Il Sindaco scive
Cari Concittadini,
è proprio vero che a volte per far bene si finisce col far male!
La Giunta Comunale aveva pianificato per quest'anno la realizzazione di un proprio preciso punto
programmatico: l'invio ai contribuenti del bollettino
ICI già calcolato nell'importo.
La logica alla base del nuovo servizio era semplice: se è vero che il Comune è
obbligato a controllare "ex post" i versamenti ricevuti dai contribuenti, è
anche vero che se tale attività viene anticipata ed effettuata ex-ante si sollevano
i contribuenti dall'obbligo di calcolare in proprio o di farsi calcolare da
CAF o professionisti
l'imposta dovuta. Indubbiamente un approccio più orientato al cittadino ed in linea con
il codice del contribuente.
Per questo, dopo l'attività di verifica sui versamenti
ICI degli anni dal 2002 al 2006
che ha permesso di aggiornare la banca-dati sul patrimonio immobiliare la Giunta nei mesi scorsi
ha avviato le attività per fornire il nuovo servizio, con i relativi impegni di spesa.
In questo quadro, a pochi giorni dal pagamento del tributo il Consiglio dei Ministri ha deciso
l'eliminazione dell'
ICI sulle "prime case", sulle relative pertinenze e le situazioni equiparate.
I nostri bollettini (resi così per la maggior parte inutili) stavano arrivando ai contribuenti
proprio in quei giorni, e qualcuno ha visto in tale attività un esempio di spreco di denaro pubblico,
e la cosa è senz'altro vera, ma assolutamente non imputabile al Comune.
Il Comune ha anzi dovuto predisporre con urgenza attività informative aggiunte per evitare
che i bollettini con l'imposta calcolata secondo la legge previgente venissero usati per errore dai
contribuenti che confidavano nella provenienza dal Comune dei bollettini stessi.

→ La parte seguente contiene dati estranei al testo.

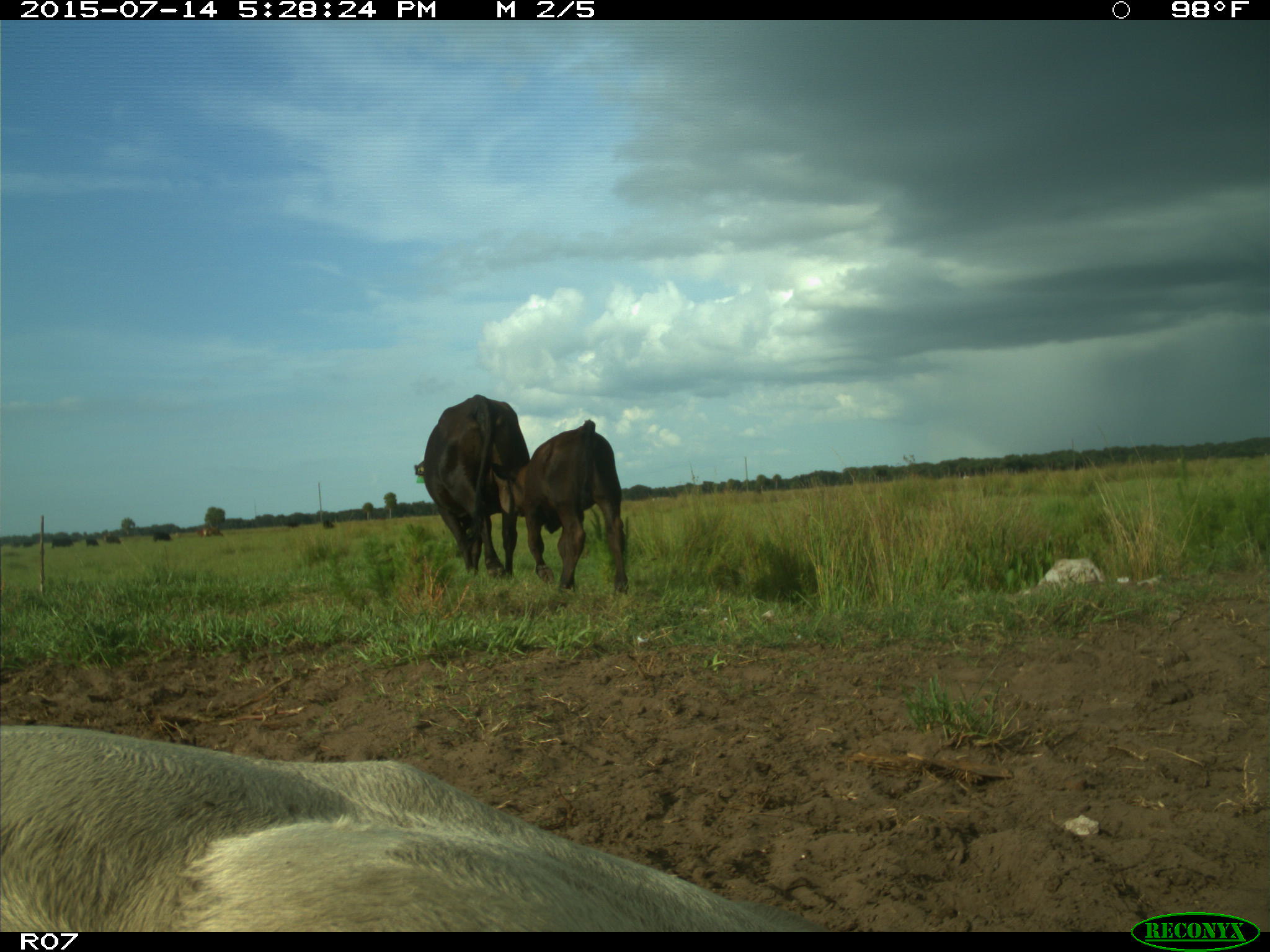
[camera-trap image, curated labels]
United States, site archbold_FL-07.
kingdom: Animalia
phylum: Chordata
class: Mammalia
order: Artiodactyla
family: Bovidae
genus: Bos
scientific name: Bos taurus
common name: domestic cow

Inoltre l'Ufficio Tributi è stato chiamato ad un intenso lavoro di sportello per
ricalcolare gli importi dell'imposta dovuta, a fronte delle numerosissime richieste (e proteste)
dei contribuenti che chiedevano chiarimenti.
Lo spreco di denaro comunale c'è sicuramente stato, ed è sicuramente riconducibile
ad una decisione presa da un altro livello istituzionale che ha reso inutile una spesa già
effettuata dal Comune (la predisposizione e l'invio dei bollettini) e necessarie nuove spese
(attività informativa e maggiori costi).
Senza contare il "danno politico" non quantificabile derivante dal risultato di far
apparire come "spreco" un'attività amministrativa pianificata e perfettamente
coerente con la normativa preesistente, attività resa inutile a pochi giorni dal
pagamento del tributo con un atto sicuramente stridente con il concetto di "sussidiarietà"
alla base dell'ordinamento statuale dopo la riforma del titolo V della Costituzione.
Per questo la Giunta Comunale ha deciso di chiedere alla Presidenza del Consiglio il rimborso
di quanto speso senza poter - proprio malgrado - fornire il servizio preventivato ai propri contribuenti.